Text block Start Marker

Core PCE unchanged in June... The personal consumption expenditures (PCE) price index rose 2.5% annually in June, down from 2.6% the previous month. The Fed’s preferred inflation gauge, core PCE that excludes food and energy prices, held at 2.6%. While inflation is gradually easing, stronger-than-expected second quarter GDP growth and a robust labor market may give the Fed reason to not cut interest rates too quickly.


Court vacates EPA denials of 2022 SREs... A federal appeals court on Friday said it rejected EPA’s decision in 2022 to deny small oil refineries temporary waivers from biofuels blending requirements and sent the matter back to the agency for further review. The opinion and details of the decision by the U.S. Court of Appeals for the District of Columbia remained sealed.


NCGA urges fair criteria for farming practices to qualify for SAF credits... National Corn Growers Association (NCGA) President Harold Wolle emphasized the importance of ethanol in reducing greenhouse gas emissions and the need for a level playing field for farmers. The tax credits, part of the Inflation Reduction Act, require biofuel producers to lower their carbon intensity score, which can be achieved through climate-smart agriculture practices. Corn growers are concerned about rigid standards that may not be feasible in all regions, which could hinder their contribution to climate goals.


NGFA submits ideas for climate-smart ag regarding biofuel feedstocks... The National Grain and Feed Association (NGFA) submitted recommendations to USDA regarding climate-smart agriculture practices and their impact on greenhouse gas (GHG) emissions for biofuel feedstocks. These recommendations respond to USDA’s request for information aimed at establishing voluntary standards for such feedstocks, as announced on June 27. These standards are part of the 2008 Food, Conservation, and Energy Act and aim to support clean transportation fuel policies, including the 45Z tax credit.

Text block End Marker

▶ **Prompt A**: Reproduce the stretch of the news briefs on inflation and biofuel policy that starts with the words containing "NCGA urges fair" and ends with "to climate goals.".
▶ **Prompt B**: Continue the news briefs on inflation and biofuel policy, starting after their last sentence.

Dataset excerpt Start Marker

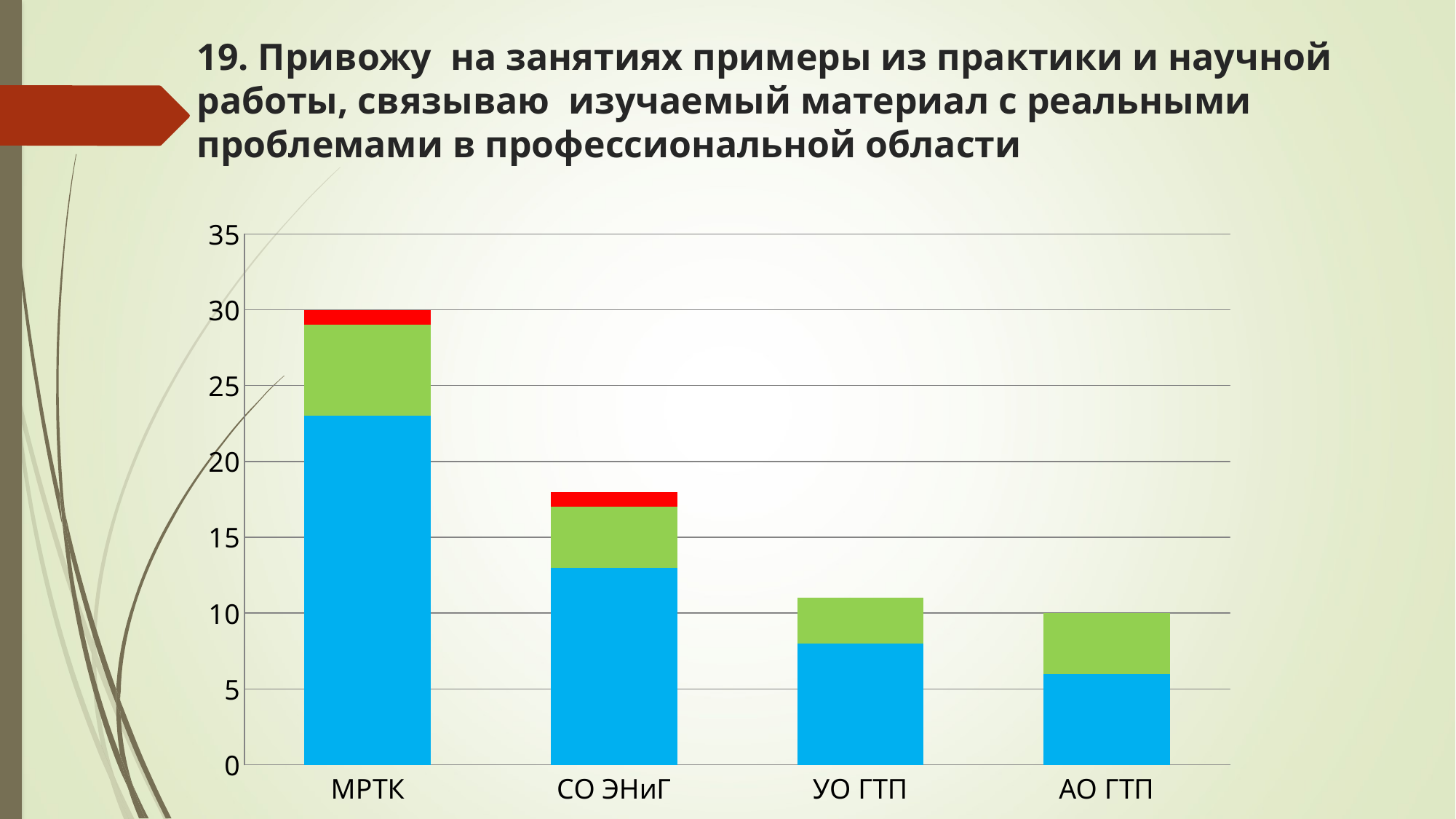
Do the bar totals rise or fall from left to right along the x axis? fall Which category has the tallest stacked bar? МРТК What is the difference between the total for МРТК and the total for АО ГТП? 20 What kind of chart is shown on the slide? stacked bar chart Which has a larger total, СО ЭНиГ or УО ГТП? СО ЭНиГ How many categories are shown on the x axis of the chart? 4 What is the total height of the stacked bar for МРТК? 30 Is the total value for СО ЭНиГ greater or less than 15? greater Which category has the shortest stacked bar? АО ГТП Is the total value for УО ГТП greater or less than 15? less What colour is the bottom segment of each stacked bar? blue What is the total height of the stacked bar for АО ГТП? 10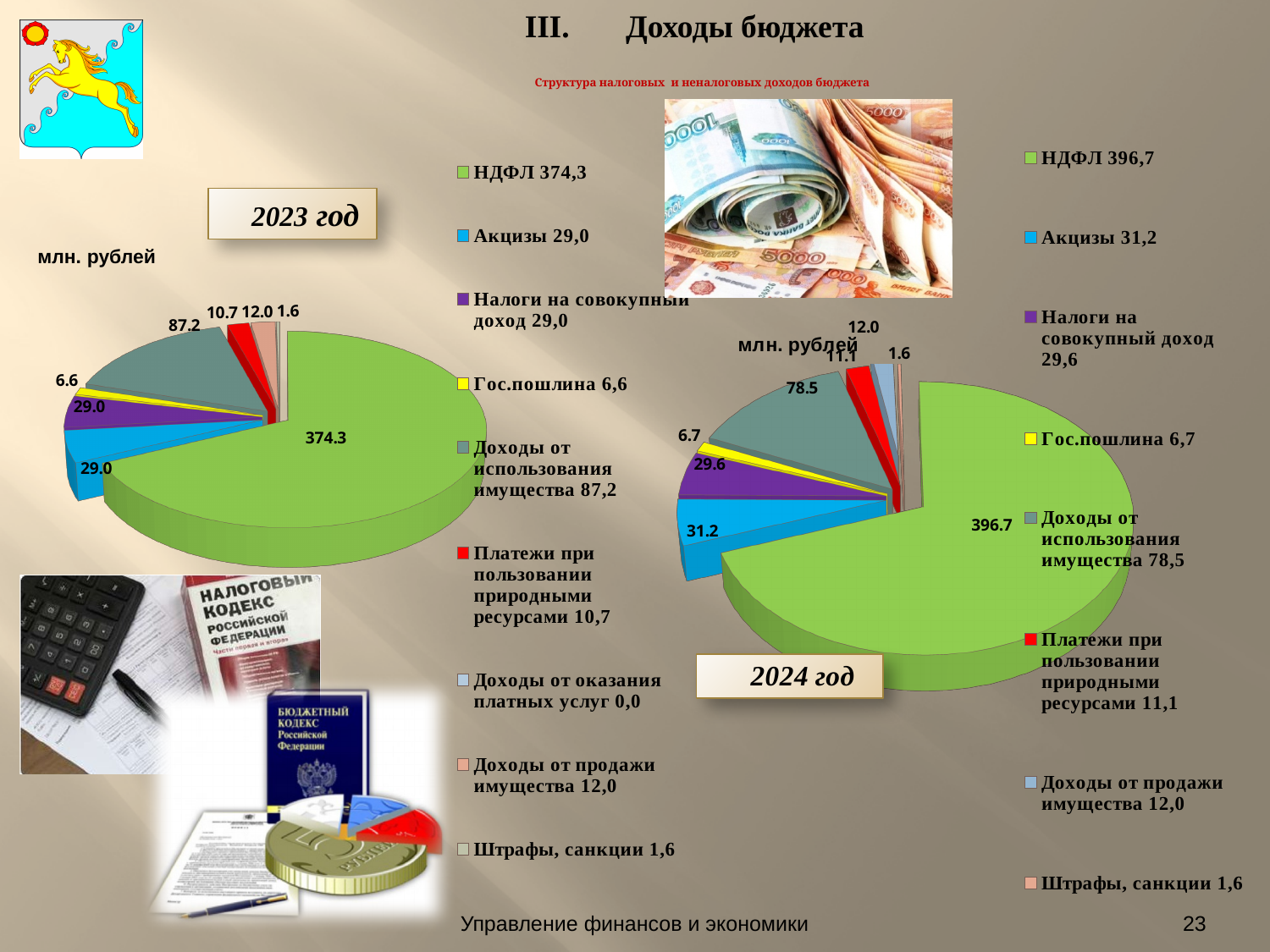
On the 2024 год chart, what is the value for Доходы от использования имущества? 78.5 On the 2023 год chart, what is the value for НДФЛ? 374.3 What is the difference between НДФЛ in the 2024 год chart and НДФЛ in the 2023 год chart? 22.4 On the 2024 год chart, which category has the smallest value? Штрафы, санкции Which is larger: Доходы от использования имущества in the 2023 год chart or in the 2024 год chart? 2023 год On the 2024 год chart, what is the value for Акцизы? 31.2 What unit is stated for the values on both pie charts? млн. рублей On the 2023 год chart, what is the difference between Доходы от использования имущества and Акцизы? 58.2 On the 2023 год chart, which category has the largest slice? НДФЛ What kind of chart is the 2023 год chart? pie chart How many entries does the legend of the 2024 год chart list? 8 How many entries does the legend of the 2023 год chart list? 9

Dataset excerpt End Marker

▶ **Expected output A**:
NCGA urges fair criteria for farming practices to qualify for SAF credits... National Corn Growers Association (NCGA) President Harold Wolle emphasized the importance of ethanol in reducing greenhouse gas emissions and the need for a level playing field for farmers. The tax credits, part of the Inflation Reduction Act, require biofuel producers to lower their carbon intensity score, which can be achieved through climate-smart agriculture practices. Corn growers are concerned about rigid standards that may not be feasible in all regions, which could hinder their contribution to climate goals.

▶ **Expected output B**:
NGFA supports standards that encourage voluntary adoption of climate-smart practices and create additional revenue for farmers and agribusinesses. They highlighted the importance of U.S. leadership in global sustainable transportation fuel markets and made several key recommendations:

· Broad and science-based incentivization of all types of carbon reductions.

· Avoiding arbitrary bundling of practices when quantifying GHG emissions.

· Limiting farmer data collection to essential information for verification.

· Allowing farmers to market climate-smart commodities throughout the value chain.

· Implementing traceability standards that accommodate the mass balance system used in commodity handling.


Exxon Mobil enters carbon capture and storage (CCS) agreement with CF Industries... This partnership aims to reduce carbon dioxide emissions from CF Industries’ Yazoo City, Mississippi, complex. Here are the key details of the agreement:

Project overview

· Exxon Mobil will transport and permanently store up to 500,000 MT per year of captured CO2 from CF Industries’ Yazoo City complex.

· The project is expected to reduce the site’s CO2 emissions by approximately 50%.

· The startup for this CCS initiative is planned for 2028.

Impact and significance

· Brings Exxon Mobil’s total committed CO2 storage for customers to 5.5 MMT annually.

· Emissions reduction is equivalent to replacing about 2 million gasoline-powered cars with electric vehicles.

· Project represents CF Industries’ second major decarbonization effort using CCS technologies and their second collaboration with Exxon Mobil.

CF Industries’ investment and benefits

· CF Industries will invest approximately $100 million in its Yazoo City Complex to build a CO2 dehydration and compression unit.

· Project is expected to qualify for tax credits under Section 45Q of the Internal Revenue Code.

· Once operational, the Yazoo City Complex will be able to manufacture products with a substantially lower carbon intensity compared to conventional ammonia production sites.

Bottom line: This partnership between Exxon Mobil and CF Industries represents a significant step toward reducing carbon emissions in the fertilizer production industry while maintaining the critical role of ammonia in global food security and potential future energy applications.


Whitmer vetoes E15 rebate program... Michigan Governor Gretchen Whitmer (D) recently vetoed a $3 million grant program that aimed to incentivize the sale of E15 fuel by providing a 5 cent-a-gallon rebate to fuel retailers. This decision has sparked significant disappointment among Michigan’s agricultural and environmental groups. E15 is known for burning cleaner than pure gasoline, thereby reducing greenhouse gas emissions and improving air quality.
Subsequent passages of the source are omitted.